## What is needed
Going through the entries below, tally the lines that hold the word "frames" and state the result alone.

## Records for this exercise
--
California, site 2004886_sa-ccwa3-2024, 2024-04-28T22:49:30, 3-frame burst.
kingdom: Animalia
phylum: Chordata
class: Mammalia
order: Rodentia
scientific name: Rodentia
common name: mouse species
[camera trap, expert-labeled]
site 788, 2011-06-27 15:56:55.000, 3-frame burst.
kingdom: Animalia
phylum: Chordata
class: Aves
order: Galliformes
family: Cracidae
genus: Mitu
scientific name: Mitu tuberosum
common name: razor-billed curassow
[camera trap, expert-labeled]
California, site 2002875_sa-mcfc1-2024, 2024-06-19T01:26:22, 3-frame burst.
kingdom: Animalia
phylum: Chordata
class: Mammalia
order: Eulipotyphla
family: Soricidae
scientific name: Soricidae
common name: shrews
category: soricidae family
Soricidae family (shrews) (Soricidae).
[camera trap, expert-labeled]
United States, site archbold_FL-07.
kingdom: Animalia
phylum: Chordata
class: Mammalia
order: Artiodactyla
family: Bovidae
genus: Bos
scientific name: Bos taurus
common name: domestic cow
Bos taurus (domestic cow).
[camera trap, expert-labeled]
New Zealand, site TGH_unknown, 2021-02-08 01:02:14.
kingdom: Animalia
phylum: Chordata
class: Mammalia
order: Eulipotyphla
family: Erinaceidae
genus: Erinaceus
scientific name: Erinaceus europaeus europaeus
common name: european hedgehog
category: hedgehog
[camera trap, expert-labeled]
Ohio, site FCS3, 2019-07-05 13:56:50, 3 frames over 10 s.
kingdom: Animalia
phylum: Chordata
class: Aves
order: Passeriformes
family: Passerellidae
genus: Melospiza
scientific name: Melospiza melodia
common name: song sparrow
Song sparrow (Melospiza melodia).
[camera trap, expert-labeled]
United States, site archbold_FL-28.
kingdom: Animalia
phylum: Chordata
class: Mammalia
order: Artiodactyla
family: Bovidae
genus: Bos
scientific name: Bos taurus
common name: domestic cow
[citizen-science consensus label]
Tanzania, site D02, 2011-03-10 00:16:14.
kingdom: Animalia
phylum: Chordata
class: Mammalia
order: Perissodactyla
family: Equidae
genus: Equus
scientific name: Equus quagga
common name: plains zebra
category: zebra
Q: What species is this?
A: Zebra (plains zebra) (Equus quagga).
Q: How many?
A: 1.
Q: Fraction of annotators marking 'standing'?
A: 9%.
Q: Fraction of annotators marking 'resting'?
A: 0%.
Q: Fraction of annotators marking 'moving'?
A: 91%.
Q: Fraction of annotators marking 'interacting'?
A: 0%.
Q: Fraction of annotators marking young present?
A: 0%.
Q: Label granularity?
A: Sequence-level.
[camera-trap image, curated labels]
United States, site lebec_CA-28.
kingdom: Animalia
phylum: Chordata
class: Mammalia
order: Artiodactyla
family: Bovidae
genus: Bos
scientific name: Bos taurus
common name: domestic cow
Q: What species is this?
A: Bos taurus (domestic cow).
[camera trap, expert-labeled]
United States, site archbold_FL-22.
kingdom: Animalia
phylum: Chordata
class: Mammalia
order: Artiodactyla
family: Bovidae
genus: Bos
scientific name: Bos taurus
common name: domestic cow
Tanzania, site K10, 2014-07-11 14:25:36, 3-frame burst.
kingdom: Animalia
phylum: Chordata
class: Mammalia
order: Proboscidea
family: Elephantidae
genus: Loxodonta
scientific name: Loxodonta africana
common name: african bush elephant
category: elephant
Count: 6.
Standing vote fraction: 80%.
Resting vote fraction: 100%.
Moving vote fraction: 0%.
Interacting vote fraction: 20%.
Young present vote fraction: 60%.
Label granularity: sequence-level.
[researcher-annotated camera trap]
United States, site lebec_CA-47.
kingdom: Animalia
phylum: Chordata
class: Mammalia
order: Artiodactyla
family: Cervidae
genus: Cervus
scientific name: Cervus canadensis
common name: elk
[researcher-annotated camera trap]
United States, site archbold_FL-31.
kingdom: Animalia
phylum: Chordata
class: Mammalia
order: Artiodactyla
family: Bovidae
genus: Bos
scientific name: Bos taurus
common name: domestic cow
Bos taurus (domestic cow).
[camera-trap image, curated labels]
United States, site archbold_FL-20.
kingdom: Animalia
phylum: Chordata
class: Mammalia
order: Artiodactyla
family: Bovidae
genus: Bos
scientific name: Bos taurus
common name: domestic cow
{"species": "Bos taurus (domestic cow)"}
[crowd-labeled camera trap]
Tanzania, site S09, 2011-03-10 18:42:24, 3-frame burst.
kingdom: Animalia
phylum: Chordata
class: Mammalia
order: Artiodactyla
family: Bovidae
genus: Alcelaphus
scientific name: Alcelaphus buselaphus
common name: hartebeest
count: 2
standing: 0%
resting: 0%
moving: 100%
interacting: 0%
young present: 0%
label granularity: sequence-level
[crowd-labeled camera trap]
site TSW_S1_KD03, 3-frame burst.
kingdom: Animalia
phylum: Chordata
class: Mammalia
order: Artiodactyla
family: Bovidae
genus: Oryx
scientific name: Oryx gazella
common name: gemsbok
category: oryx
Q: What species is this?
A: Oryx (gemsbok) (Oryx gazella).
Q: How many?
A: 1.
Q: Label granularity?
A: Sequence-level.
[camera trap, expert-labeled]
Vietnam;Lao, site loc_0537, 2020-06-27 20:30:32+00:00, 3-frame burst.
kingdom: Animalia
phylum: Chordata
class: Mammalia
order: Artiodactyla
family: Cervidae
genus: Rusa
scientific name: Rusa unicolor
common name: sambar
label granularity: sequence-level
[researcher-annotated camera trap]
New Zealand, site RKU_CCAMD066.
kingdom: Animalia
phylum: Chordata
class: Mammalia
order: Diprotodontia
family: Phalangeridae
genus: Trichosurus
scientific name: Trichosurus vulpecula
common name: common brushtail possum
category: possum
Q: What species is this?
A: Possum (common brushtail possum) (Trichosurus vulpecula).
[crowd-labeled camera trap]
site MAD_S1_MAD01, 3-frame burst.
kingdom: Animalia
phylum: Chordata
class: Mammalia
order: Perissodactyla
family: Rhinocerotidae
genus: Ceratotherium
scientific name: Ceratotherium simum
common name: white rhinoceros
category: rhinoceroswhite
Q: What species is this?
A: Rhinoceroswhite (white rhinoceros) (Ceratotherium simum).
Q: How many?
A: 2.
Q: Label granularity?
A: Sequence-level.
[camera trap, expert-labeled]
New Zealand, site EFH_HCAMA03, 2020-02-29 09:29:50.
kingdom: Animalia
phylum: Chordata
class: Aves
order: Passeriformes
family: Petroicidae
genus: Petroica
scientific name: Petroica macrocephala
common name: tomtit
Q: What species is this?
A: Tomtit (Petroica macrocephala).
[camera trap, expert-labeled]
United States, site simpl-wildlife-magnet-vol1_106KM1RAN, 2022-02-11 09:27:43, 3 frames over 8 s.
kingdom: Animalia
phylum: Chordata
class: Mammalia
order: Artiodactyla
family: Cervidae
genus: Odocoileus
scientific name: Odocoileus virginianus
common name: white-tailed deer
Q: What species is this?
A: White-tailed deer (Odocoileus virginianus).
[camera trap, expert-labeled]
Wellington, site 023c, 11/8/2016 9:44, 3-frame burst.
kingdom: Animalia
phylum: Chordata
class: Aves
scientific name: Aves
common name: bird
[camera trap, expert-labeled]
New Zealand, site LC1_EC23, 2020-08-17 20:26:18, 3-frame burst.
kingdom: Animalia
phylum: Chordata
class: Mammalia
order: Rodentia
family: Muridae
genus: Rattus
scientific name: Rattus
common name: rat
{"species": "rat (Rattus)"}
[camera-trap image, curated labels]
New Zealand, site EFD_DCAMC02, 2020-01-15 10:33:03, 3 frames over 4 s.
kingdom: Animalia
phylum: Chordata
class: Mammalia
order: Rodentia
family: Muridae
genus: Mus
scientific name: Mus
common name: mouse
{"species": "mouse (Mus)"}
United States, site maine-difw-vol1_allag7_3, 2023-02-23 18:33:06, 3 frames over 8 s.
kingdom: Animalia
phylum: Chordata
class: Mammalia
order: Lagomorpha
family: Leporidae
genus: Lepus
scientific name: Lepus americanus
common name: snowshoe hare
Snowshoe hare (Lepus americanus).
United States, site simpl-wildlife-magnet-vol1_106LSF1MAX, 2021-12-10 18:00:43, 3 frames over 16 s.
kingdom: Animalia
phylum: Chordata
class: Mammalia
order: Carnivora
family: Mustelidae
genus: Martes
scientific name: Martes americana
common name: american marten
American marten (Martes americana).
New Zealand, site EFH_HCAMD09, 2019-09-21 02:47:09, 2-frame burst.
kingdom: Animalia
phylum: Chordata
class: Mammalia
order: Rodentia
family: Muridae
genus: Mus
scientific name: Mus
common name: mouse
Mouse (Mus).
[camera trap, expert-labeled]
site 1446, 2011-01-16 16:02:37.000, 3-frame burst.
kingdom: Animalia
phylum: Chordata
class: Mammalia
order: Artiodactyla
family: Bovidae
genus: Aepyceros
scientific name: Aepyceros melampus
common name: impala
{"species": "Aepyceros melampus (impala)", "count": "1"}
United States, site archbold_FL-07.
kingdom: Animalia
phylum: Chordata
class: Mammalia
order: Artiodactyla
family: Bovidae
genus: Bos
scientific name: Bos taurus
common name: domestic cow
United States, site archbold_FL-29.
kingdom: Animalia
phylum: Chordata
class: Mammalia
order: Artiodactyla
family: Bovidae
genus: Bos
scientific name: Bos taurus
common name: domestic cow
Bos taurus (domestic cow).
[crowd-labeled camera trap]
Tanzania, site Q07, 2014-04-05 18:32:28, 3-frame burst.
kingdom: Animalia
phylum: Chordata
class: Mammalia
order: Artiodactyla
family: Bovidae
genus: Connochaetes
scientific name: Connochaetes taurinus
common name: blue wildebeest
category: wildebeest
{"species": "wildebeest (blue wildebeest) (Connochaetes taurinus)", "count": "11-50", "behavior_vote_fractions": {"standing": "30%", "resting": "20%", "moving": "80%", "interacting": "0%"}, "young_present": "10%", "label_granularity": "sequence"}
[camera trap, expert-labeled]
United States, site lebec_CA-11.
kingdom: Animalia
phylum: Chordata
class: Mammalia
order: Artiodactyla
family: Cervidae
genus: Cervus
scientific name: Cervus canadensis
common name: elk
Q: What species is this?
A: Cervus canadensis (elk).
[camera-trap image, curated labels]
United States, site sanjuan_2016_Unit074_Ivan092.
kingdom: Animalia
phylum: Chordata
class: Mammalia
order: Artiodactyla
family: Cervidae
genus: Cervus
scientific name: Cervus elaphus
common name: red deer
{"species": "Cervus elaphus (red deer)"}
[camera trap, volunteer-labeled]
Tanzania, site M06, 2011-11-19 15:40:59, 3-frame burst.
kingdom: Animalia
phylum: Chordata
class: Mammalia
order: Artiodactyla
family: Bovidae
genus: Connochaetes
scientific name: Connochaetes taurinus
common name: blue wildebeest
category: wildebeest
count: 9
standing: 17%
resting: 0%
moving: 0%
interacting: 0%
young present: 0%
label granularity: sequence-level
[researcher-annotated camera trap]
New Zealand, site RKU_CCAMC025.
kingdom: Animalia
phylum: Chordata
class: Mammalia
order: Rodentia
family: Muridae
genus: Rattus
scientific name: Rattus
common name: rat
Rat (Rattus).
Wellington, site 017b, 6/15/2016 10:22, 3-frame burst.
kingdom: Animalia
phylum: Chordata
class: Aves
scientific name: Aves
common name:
--
## Written response
5